WHAT TO DO: Search the data below for the line containing "class: Mammalia", then please set down that line and all remaining ones exactly as written.

Saved data entries:
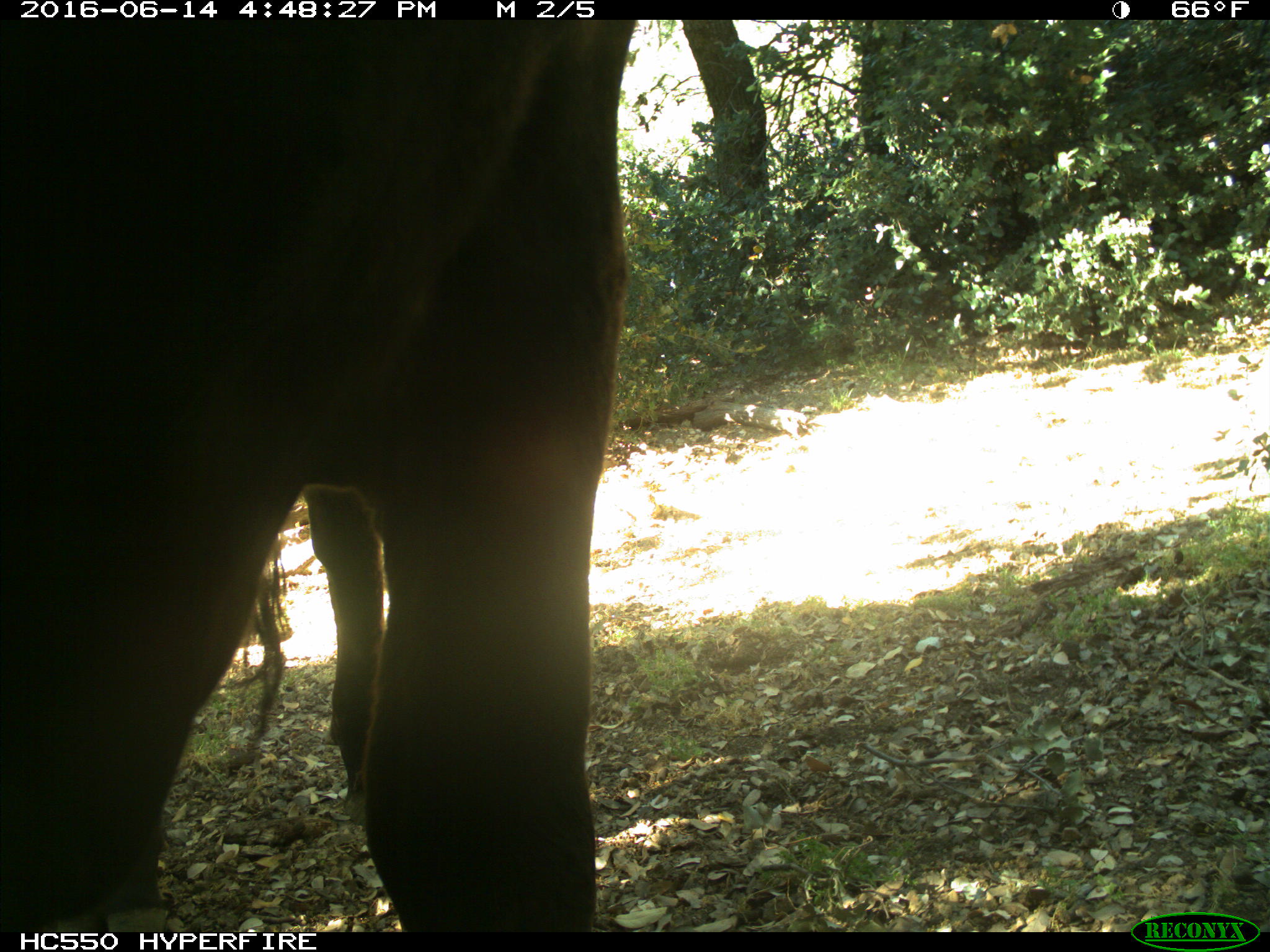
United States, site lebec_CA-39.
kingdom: Animalia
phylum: Chordata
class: Mammalia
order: Artiodactyla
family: Bovidae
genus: Bos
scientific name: Bos taurus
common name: domestic cow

RESPONSE TO THE TASK:
class: Mammalia
order: Artiodactyla
family: Bovidae
genus: Bos
scientific name: Bos taurus
common name: domestic cow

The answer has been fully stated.